La prima è sterile, anzi dannosa, perché pura fantasticheria, allucinazione, delirio, senso futile di onnipotenza, narcisismo solipsistico. Ed ha quindi, in molti casi, esiti devastanti, per sé e per quelli con cui viene in contatto.

La seconda è, invece, costruttiva, foriera di frutti e risultati positivi. Produce cambiamenti e innovazione, che migliorano la qualità della vita delle persone e delle comunità. E’ la follia che genera il progresso degli uomini.

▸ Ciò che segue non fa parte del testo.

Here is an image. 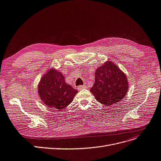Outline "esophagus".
Returning <instances> with one entry per match:
<instances>
[{
    "instance_id": "obj_1",
    "label": "esophagus",
    "mask_w": 161,
    "mask_h": 161,
    "mask_svg": "<svg viewBox=\"0 0 161 161\" xmlns=\"http://www.w3.org/2000/svg\"><path fill=\"white\" fill-rule=\"evenodd\" d=\"M87 87L86 85H83V86H80L78 87V90H81V89H86Z\"/></svg>"
}]
</instances>
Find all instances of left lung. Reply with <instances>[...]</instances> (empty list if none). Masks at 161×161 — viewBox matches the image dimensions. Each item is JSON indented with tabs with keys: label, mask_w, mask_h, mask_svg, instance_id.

Anche se spesso deve attraversare il deserto dell’incomprensione altrui, per rompere schemi consolidati, pregiudizi, conformismi. Spesso, almeno in prima battuta, viene, infatti, ostacolata, ostracizzata, in certi casi persino perseguitata.

© Giovanni Lamagna

Teoria e prassi

Una teoria senza prassi è inutile, sterile.

E’ vuoto e onanistico solipsismo.

Ma una prassi senza teoria è cieca avventura.

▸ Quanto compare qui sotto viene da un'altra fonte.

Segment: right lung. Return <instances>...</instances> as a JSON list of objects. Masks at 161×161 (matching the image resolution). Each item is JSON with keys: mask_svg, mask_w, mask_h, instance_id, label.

E’ attivismo banale e inconcludente.

© Giovanni Lamagna

E’ vera arte?

Reputo molta arte (o cosiddetta arte) contemporanea figlia di una sorta di solipsismo e di autoreferenzialità, perché incapace di (o, addirittura, indifferente a) comunicare realmente con lo spettatore (medio) dell’opera (che si vorrebbe) artistica.

Spettatore, che, a sua volta, in molti casi, si convince del “bello” che ha di fronte, solo grazie agli effetti (mi verrebbe di dire allucinogeni e perciò manipolatori) di un mercato impazzito.

Orientato da critici ed “esperti”, più o meno interessati, che “creano”, “inventano” l’artista piuttosto che limitarsi a scoprirne e valorizzarne il talento.

Probabilmente è sempre stato così, anche in altre epoche storiche. Tanto è vero che alcuni “artisti”, esaltati in vita, oggi nessuno se li ricorda più. Ed artisti, ignorati o addirittura disprezzati in vita, sono stati riscoperti a distanza di anni e, in alcuni casi, giudicati universalmente addirittura dei geni, autori di veri capolavori.

E’ sempre stato così, ma probabilmente oggi (in un’epoca nella quale la pubblicità è in grado di inventare di sana pianta il valore delle cose, attribuendolo anche a cose del tutto effimere e, in certi casi, perfino dannose) questo succede ancora di più.

Giovanni Lamagna

Chi è l’artista?

21 novembre 2015

Chi è l’artista?

L’artista è quell’uomo (o quella donna) che riesce a dare voce (attraverso la parola o i colori o le forme o i suoni o i gesti o la danza o il canto…) alle sue visioni interiori e, in qualche caso, ai suoi fantasmi, ai suoi demoni.

Questi, però, in qualche modo e misura, devono dare voce ed espressione anche alle visioni ed ai fantasmi di coloro che sono spettatori dell’opera d’arte.

I quali, infatti, si rispecchiano nelle visioni dell’artista, si sentono da lui espressi. E perciò sono presi dalla meraviglia dinanzi alla sua opera.

L’artista fa, potremmo dire, il lavoro che vorrebbero fare anche loro, senza esserne capaci.

Se questa seconda espressione (quella del rispecchiamento artista/spettatore) non avviene, non si dà arte.

Ma solo sterile solipsismo. Puro gesto autistico, non certo artistico.